Exercise brief: Write out the full listing exactly as given, minus the images.

Recorded information:
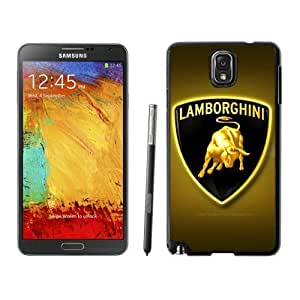 Fashion Lamborghini logo 10 For SamSung Galaxy S4 Case Cover in Black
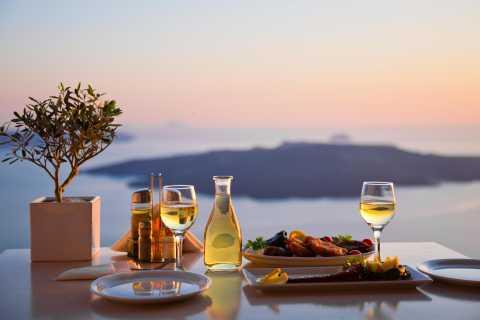 Mallorca: Weingutstour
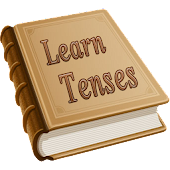 Best Tense & Verbs Tutor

Solution to this task:
 Fashion Lamborghini logo 10 For SamSung Galaxy S4 Case Cover in Black
 Mallorca: Weingutstour
 Best Tense & Verbs Tutor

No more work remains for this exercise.